Soulignons que ces résultats correspondent parfaitement à ceux de l'Economic.Poll@ING d'août 2013, qui portait alors sur la sortie du nucléaire : 52 % y étaient opposés, contre 48 % d'opinions favorables. Des chiffres qui semblent confirmer l'importance que revêt la sécurité dans l'optique d'un abandon de l'énergie nucléaire.
La nouvelle campagne lancée par le gouvernement fédéral est une solution à court terme. Si l'on veut éviter tout risque de black-out à long terme, il va falloir adopter des mesures structurelles. Certes, la majorité des sondés ne s'inquiète pas de l'énergie nucléaire et n'est pas favorable à l'arrêt de son utilisation, mais cela ne signifie pas pour autant que les Belges souhaitent à tout prix poursuivre son exploitation. En effet, seuls 22 % d'entre eux préféreraient que la Belgique réinvestisse dans la production nucléaire (graphique 3) pour ne pas connaître une situation de black-out. Les Belges privilégient deux autres stratégies : près de la moitié d'entre eux (49 %) estime qu'il faut investir davantage dans d'autres énergies, tandis que 29 % s'expriment en faveur d'une réduction de la consommation d'électricité globale.

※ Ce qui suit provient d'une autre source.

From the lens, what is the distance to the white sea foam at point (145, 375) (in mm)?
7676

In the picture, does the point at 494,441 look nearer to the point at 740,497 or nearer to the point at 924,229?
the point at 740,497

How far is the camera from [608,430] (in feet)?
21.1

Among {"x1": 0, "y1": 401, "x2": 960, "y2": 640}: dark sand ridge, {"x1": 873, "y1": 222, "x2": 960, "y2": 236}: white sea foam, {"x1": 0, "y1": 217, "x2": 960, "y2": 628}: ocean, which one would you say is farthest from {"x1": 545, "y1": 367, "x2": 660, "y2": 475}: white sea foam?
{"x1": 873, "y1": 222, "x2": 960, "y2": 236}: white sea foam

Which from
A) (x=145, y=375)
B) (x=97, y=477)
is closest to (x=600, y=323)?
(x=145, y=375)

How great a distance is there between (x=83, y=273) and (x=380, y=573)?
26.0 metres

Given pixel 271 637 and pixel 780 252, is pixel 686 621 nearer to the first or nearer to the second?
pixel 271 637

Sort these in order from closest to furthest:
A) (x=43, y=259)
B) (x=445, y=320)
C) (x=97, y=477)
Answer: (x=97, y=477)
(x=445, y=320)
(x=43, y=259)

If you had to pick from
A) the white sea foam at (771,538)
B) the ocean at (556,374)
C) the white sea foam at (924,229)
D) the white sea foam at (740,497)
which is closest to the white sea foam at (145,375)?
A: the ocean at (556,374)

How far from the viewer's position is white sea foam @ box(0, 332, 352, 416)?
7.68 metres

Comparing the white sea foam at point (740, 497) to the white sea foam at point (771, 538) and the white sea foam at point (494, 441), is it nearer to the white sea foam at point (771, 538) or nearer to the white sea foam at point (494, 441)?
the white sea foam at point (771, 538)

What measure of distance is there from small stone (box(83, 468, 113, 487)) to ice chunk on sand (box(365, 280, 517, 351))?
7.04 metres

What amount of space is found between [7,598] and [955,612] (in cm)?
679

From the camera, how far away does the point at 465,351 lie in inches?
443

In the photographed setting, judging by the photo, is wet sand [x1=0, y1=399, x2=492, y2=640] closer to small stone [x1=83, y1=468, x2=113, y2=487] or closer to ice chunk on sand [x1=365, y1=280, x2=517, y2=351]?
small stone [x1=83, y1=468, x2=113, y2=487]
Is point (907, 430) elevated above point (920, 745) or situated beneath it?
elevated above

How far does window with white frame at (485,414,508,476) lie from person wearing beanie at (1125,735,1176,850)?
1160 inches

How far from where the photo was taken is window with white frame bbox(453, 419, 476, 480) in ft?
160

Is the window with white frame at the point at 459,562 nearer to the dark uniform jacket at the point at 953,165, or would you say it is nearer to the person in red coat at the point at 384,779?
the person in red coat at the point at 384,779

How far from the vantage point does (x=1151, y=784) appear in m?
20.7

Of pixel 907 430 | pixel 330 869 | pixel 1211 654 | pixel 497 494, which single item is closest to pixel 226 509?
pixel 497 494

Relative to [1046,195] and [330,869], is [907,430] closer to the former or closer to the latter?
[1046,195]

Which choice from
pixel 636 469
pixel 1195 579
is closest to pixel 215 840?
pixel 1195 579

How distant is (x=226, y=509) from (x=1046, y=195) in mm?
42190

Une étude réalisée il y a peu (le 17 octobre 2014) par le Bureau fédéral du plan sur les prévisions énergétiques jusqu'en 2050 part du principe que notre pays mettra en œuvre ces deux dernières stratégies. En effet, cette étude considère la sortie du nucléaire prévue en 2025 comme donnée et prend les règles européennes en matière d'efficacité énergétique, d'émissions de CO2 et d'énergies renouvelables comme point de départ – sans cependant l’accord politique atteint la semaine passée sur la réduction des émissions de CO2 jusque 2030. Le Bureau du plan table sur une réduction de la consommation énergétique en Belgique au cours des dix prochaines années et sur une croissance spectaculaire des énergies renouvelables (graphique 4).

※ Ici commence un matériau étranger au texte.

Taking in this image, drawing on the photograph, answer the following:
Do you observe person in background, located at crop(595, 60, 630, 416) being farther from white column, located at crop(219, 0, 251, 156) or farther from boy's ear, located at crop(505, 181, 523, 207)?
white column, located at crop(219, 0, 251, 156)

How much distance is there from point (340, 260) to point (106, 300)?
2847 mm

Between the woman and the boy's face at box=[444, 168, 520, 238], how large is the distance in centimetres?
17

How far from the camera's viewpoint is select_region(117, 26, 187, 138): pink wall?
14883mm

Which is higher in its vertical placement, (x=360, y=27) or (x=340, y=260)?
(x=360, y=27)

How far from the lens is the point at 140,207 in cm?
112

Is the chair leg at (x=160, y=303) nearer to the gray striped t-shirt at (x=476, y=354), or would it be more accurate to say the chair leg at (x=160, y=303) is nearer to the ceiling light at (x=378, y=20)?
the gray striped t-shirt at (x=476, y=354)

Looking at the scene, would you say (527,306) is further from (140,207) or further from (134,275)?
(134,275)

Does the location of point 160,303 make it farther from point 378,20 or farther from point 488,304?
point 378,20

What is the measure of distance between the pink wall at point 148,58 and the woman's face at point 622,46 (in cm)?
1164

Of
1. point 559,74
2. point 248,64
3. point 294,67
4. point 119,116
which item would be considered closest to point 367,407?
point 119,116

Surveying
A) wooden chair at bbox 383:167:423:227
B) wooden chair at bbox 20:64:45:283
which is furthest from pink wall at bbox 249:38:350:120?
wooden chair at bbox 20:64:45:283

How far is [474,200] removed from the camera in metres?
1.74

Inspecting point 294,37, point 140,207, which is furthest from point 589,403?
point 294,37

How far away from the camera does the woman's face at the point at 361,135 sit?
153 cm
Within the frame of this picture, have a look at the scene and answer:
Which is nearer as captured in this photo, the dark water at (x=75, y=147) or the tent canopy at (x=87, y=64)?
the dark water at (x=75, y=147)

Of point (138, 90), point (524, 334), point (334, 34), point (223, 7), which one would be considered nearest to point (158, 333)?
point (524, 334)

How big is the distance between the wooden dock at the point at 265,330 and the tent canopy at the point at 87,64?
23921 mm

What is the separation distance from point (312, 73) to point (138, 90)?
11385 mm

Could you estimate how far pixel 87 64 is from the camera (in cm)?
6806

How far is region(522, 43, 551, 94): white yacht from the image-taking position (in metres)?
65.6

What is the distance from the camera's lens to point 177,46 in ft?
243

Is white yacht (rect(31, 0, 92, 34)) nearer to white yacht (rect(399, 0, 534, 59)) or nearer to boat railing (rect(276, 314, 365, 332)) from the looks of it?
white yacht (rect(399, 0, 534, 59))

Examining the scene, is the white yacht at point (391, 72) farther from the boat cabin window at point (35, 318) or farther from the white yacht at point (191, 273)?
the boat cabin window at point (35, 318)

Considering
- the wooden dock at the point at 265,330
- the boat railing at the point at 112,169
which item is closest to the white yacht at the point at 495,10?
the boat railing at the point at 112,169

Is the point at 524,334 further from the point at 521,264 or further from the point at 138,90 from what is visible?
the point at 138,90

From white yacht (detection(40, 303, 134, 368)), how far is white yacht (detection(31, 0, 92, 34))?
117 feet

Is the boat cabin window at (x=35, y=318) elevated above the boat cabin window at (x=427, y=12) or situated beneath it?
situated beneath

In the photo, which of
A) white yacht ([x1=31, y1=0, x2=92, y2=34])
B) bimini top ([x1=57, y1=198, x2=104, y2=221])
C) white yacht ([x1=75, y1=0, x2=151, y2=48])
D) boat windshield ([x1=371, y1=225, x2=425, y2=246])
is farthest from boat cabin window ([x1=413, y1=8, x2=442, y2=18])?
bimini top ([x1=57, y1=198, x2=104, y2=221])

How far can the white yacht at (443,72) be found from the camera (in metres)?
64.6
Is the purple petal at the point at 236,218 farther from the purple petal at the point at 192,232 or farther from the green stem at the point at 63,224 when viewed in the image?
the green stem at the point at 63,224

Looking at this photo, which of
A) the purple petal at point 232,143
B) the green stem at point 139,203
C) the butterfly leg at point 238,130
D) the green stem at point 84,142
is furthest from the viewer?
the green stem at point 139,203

Seule ombre au tableau : les investissements nécessaires pour que ce scénario se réalise se traduiront par une hausse du coût de production de l'électricité et, par conséquent, une augmentation de son prix. Ceci s’est manifesté encore cette semaine avec les investissements en énergie solaire des dernières années en Flandre. Les gestionnaires du réseau de distribution et les fournisseurs d’électricité ont accumulé des dettes considérables en achetant les certificats verts des entreprises et des particuliers avec des panneaux solaires. Une partie de ces dépenses pourrait être récupérée chez les consommateurs dans les années à suivre, ce qui pourrait faire augmenter fortement la facture d’électricité.
En résumé, il est très vraisemblable que la pérennité de l'approvisionnement électrique provoquera inévitablement une hausse du prix de l'électricité – une situation à laquelle la majorité des Belges n'est pas encore préparée, à en croire l'Economic.Poll@ING.
(*) Economic.Poll@ING est une question posée chaque semaine aux clients d'ING sur la page logout d'ING Home'Bank. Les questions abordées ci-avant portaient sur les sujets suivants : sortie du nucléaire, entre le 12 et le 25 août 2013 (14.325 personnes interrogées) ; payer plus cher pour éviter tout risque de black-out, entre le 29 septembre et le 6 octobre 2014 (13.293 personnes interrogées) ; comment éviter tout risque de black-out, entre le 6 et le 13 octobre 2014 (10.288 personnes interrogées) ; inquiétude quant à la sécurité nucléaire, entre le 13 et le 20 octobre 2014 (10.778 personnes interrogées).